Neurosurgery Resident Barrow Neurological Institute Phoenix, AZ, US
Introduction: The Ventral Intermediate Nucleus (VIM) has been a therapeutic target for Deep Brain Stimulation (DBS) for over 30 years. Yet relatively little is known about the mechanisms by which the VIM influences movement. This limited insight partially stems from the fact that traditionally, human electrophysiological recordings were limited to the short perioperative time window while patients underwent DBS implantation surgery. To further understand the VIM's role in response execution and inhibition, we used a chronically implanted Percept battery to record VIM activity while patients participated in a response inhibition task.

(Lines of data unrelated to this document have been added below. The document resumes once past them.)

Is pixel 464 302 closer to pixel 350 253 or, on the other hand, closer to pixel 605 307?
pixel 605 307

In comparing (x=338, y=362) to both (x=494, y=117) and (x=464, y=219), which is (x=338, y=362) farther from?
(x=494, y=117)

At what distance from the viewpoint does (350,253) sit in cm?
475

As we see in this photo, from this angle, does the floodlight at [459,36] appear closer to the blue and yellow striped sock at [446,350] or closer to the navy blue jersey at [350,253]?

Methods: We recorded local field potentials from the VIM of 6 Essential Tremor patients (n=12 VIMs) while they participated in the Stop Signal Reaction Time Task. This task involves Go trials in which a voluntary movement is executed, Stop-Correct trials, in which a planned movement is intentionally cancelled, and Stop-Error trials, in which the subjects fail to respond to a stop cue and erroneously execute a response.
Results: Similar to changes we recently reported in the Subthalamic Nucleus (STN) during the task, we observed a movement-related decrease in VIM beta power and a Stop-Signal-related increase in VIM theta power. Prior to the trial onset, however, the trials that would go on to become a Stop-Error trial showed significantly lower baseline VIM beta power than the trials that would go on to be a Stop-Correct trial. Furthermore, after each trial ended, we observed a significantly higher beta power rebound following the Go trials relative to the rebound observed on Stop trials.
Conclusion : We have that shown VIM and STN beta oscillations may play separate yet complimentary roles during the same task. Whereas the STN seem to be related to response inhibition on the current trial, the VIM seems to be involved during the time in between trials, when subjects are executing across-trail behavioral adaptations.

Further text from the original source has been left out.